The two Gulf states are combining fossil fuel production with ambitions to become low-carbon leaders, and Washington risks getting left behind if it ignores the trend.
A new chapter for energy is being drafted in Saudi Arabia and the UAE, which US President Donald Trump visited in May. Oil and gas remain king in these two Gulf states, but they are no longer the only dominant theme in the energy landscape.
As the new US administration prioritises fossil fuels and rolls back grants and tax credits for low-carbon energy, the UAE and Saudi Arabia have found a way to combine the two. By capitalising on the economic and market opportunities of renewables and low-carbon technologies, they are now part of a new energy order that is taking shape with significant geopolitical implications. Ignoring this new model means being left behind. US adversaries, such as China, are not only part of this new order, but in a dominant position within it.
Hydrocarbons continue to be the main source of revenues for Arab Gulf states. The region’s overall supply of oil (crude and oil products) and LNG to global markets also remains critical—around 30% of global seaborne oil exports and about 20% of LNG are exported from the Gulf. Meanwhile, oil production decisions by the Saudi-led OPEC and its market allies are closely monitored given their impact on global oil prices and investment.
That said, Saudi Arabia and the UAE have been heavily investing in renewables, battery energy storage systems (BESS), and carbon capture and storage (CCS), in addition to nuclear energy and green hydrogen (produced through electrolysis using renewables), among other technologies. These will continue to play a key role in global energy diversification efforts and amid the forecast growth in global electricity demand, “growing at close to 4% annually through 2027,” mainly driven by data centres, electrification, and other factors, according to the IEA. Simply put, the two states continue to promote fossil fuels while also seizing the economic opportunities in low-carbon technologies.
Investment Partnerships
The Gulf states are also investing in global markets and forging investment partnerships with leading companies, including in the US. For instance, in September 2024, ADQ, an Abu Dhabi-based sovereign wealth fund that focuses on critical infrastructure and global supply chains, struck an agreement with US-based Energy Capital Partners, an energy transition investor, to set up a 50/50 partnership in newbuild power generation and energy infrastructure, partly to address future electricity demand from data centres and energy-intensive industries. Furthermore, the UAE and Saudi Arabia have also been investing in critical minerals that are fundamental for clean energy technologies, including electric vehicles, in a world where China controls the supply chain.

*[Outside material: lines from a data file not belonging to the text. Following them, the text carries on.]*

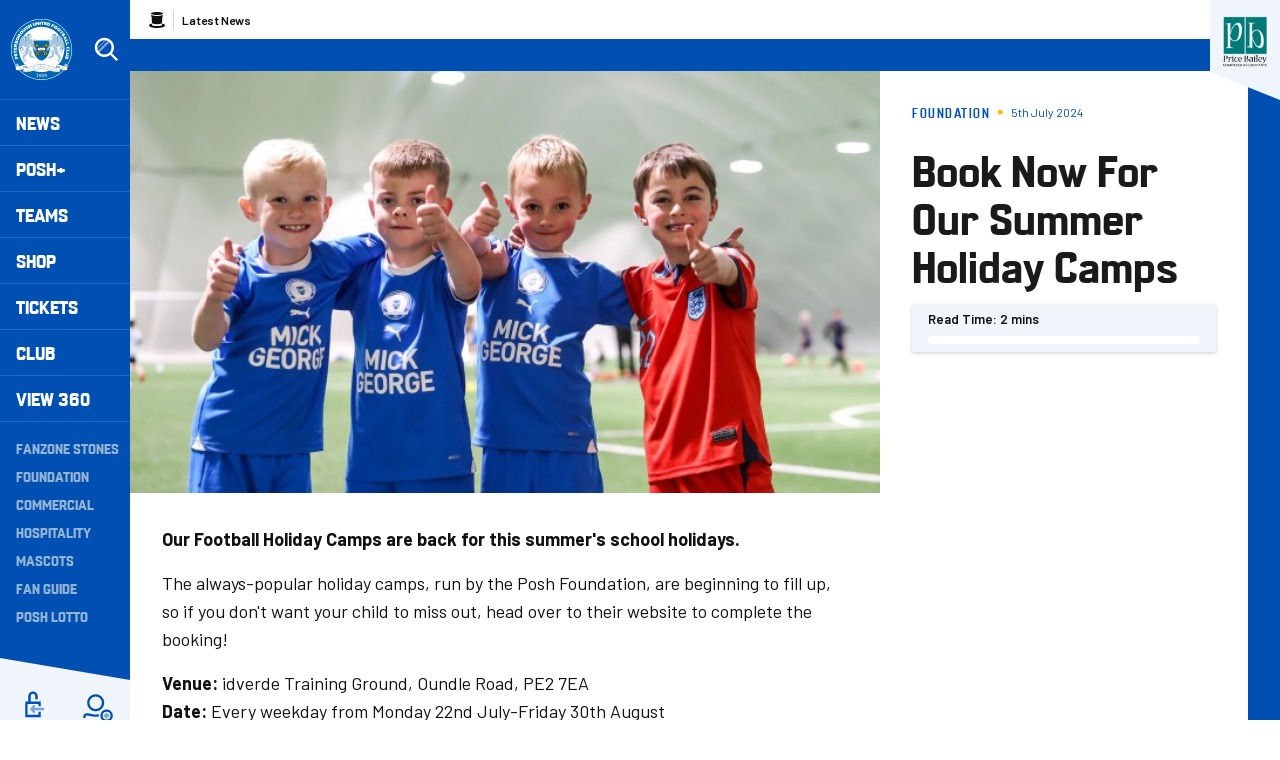

--- FILE ---
content_type: application/javascript
request_url: https://www.theposh.com/themes/custom/peterborough/js/hero.715bc49e65ff38a67c91.js?t990lt
body_size: 833
content:
"use strict";(self.webpackChunkclubcast=self.webpackChunkclubcast||[]).push([[88763,6992,50458,77471,35211,99097,64242,74319,52497,45113,20832,55526],{674823:function(t,l,o){var a=o(434880),c=(o(842762),o(941669)),s=o.n(c);o(377982);const e="js--posh-overlay-button";var n=new class{attach(t){let l=s()(t),o=l.find(`.${e}`),a=l.data("media");"video"==a?o.on("click",(()=>{let t=l.find(".js--posh-overlay-video").clone().addClass("js--standalonevideo-streamamg").show().wrap("<div />").parent();s().fancybox.open(t,{infobar:!1,toolbar:!0,buttons:["close"],btnTpl:{close:'<button data-fancybox-close class="fancybox-button fancybox-button--close" title="{{CLOSE}}"><svg xmlns="http://www.w3.org/2000/svg" viewBox="0 0 100 100"><polygon points="5,8 8,5 50,47 92,5 95,8 53,50 95,92 92,95 50,53 8,95 5,92 47,50"/><path d="M6.8 9.8l3-3H6.3l42 42c1 1 2.6 1 3.5 0l42-42h-3.5l3 3V6.3l-42 42c-1 1-1 2.6 0 3.5l42 42v-3.5l-3 3h3.5l-42-42c-1-1-2.6-1-3.5 0l-42 42h3.5l-3-3v3.5l42-42c1-1 1-2.6 0-3.5l-42-42C4.5 4 1 7.5 3.2 9.8l42 42v-3.5l-42 42c-1 1-1 2.6 0 3.5l3 3c1 1 2.6 1 3.5 0l42-42h-3.5l42 42c1 1 2.6 1 3.5 0l3-3c1-1 1-2.6 0-3.5l-42-42v3.5l42-42c1-1 1-2.6 0-3.5l-3-3c-1-1-2.6-1-3.5 0l-42 42h3.5l-42-42c-1-1-2.6-1-3.5 0l-3 3C1 8.5 4.5 12 6.8 9.8z"/></svg></button>'},beforeShow(){Drupal.attachBehaviors(t.get(0))},afterClose(){Drupal.detachBehaviors(t.get(0))}})})):"gallery"==a&&o.on("click",(()=>{let t=l.find("img"),o=[];t.each(((t,l)=>{var a;l=s()(l),o.push({src:l.attr("src"),thumb:(null===(a=l.attr("srcset"))||void 0===a?void 0:a.split(",")[0].split(" ")[0].trim())||l.attr("src"),type:"image",image:{srcset:l.attr("srcset")||""}})})),s().fancybox.open(o,{toolbar:!0})}))}detach(t){s()(t).find(`.${e}`).off("click")}};(0,a.A)("js--posh-overlay",n)},941669:function(t){t.exports=jQuery}},function(t){var l=function(l){return t(t.s=l)};t.O(0,[85168],(function(){return l(695127),l(326103),l(674823)}));t.O()}]);
//# sourceMappingURL=hero.715bc49e65ff38a67c91.js.map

But the Gulf region has its own definition of energy transition. For Saudi Arabia, its energy transition began in the 1970s with the development of the Master Gas System. Former Saudi oil minister Ali al-Naimi said in his 2016 memoir Out of the Desert that the “cornerstone” of Saudi Arabia’s second five-year plan, announced in 1975, was the massive Master Gas plan. The main objective behind this project was to diversify an oil-dependent economy through capturing valuable gas associated with oil production that was flared off at oilfields and using it to fuel the country’s industrialisation. And the Kingdom continues to develop this Master Gas System while also reinventing its energy sector.
Last year, Saudi Energy Minister Abdulaziz bin Salman emphasised this transition, which today is based on what he called in his presentation “key pillars”: energy efficiency enhancement, energy mix transformation, and emissions management. The process seeks to balance energy security, energy access and availability, and sustainability and climate action. So instead of exporting only oil, Saudi Arabia wants to become an exporter of “all forms of energy,” including low-carbon products.
The expected growth in the Kingdom’s renewables capacity is worth watching. According to data published by the Middle East Economic Survey (MEES) newsletter in February, the Kingdom’s renewables capacity is expected to jump to 12.7GW by the end of this year from around 6.5GW now. The renewables projects include the Layla solar PV plant (91MW), which according to MEES is being developed by Saudi and Chinese firms. This growth in renewables will also be accompanied by battery storage deployment to address the issue of intermittency associated with variables such as solar and wind energy.
Saudi Arabia boasts low prices in both wind and solar, with one solar project having a price of $0.0129/KWh. The low levelised cost of electricity of renewables could put the Kingdom in a strong position to export green hydrogen in the future, despite doubts surrounding the potential of this technology in general due to factors related to market demand, costs, and infrastructure. Saudi Arabia is already building a massive green hydrogen project in Neom, in the northwest on the Red Sea—a region where Yemen’s Houthis have been staging a maritime campaign against global shipping and launching long-range missiles against Israel.
Nuclear Story
In the UAE, the story of nuclear energy deserves attention, especially when it is making a comeback, including in the US. The UAE is the only Arab country with an operable civilian nuclear energy facility that is playing a key role in power generation—providing about 25% of the country’s power needs. While Iran has given nuclear a bad name due to the serious concerns about its nuclear intentions and lack of transparency, the UAE has presented a successful model through its 5.6GW Barakah plant.
When US Secretary of Energy Chris Wright kicked off his first official tour of the Middle East in April, I recounted in an analysis the UAE’s responsible and cooperative nuclear approach, highlighting the opportunities for both Abu Dhabi and Washington when it comes to nuclear cooperation. AI-driven energy demand is expected to rise exponentially, including in the US market, and more power will be needed—which reliable, flexible nuclear will be well-placed to provide. The UAE, which aspires to become an influential AI player and to that end signed an AI agreement with the US during Trump’s recent visit, has also been eyeing collaboration with US companies over advanced nuclear technology, such as TerraPower’s Natrium technology.
The UAE has reached a stage where it is not only interested in building nuclear plants domestically, but also seeks to become a player in the global market. In an interview with the Financial Times earlier this year, Mohamed al-Hammadi, who leads the Emirates Nuclear Energy Company, said: “We want to capitalise on our success and we are looking at what we can do: build in the UAE, outside the UAE, the whole market.”
Energy developments in the two Gulf states are driven by heavy government support and funding, private investments, and sustained innovation induced by research and development. These energy transformations are expected to reshape the geopolitical map, according to the International Renewable Energy Agency—in the same way fossil fuels did in the past—and they can hardly be ignored. They provide the US with opportunities for more partnerships in all forms of energy.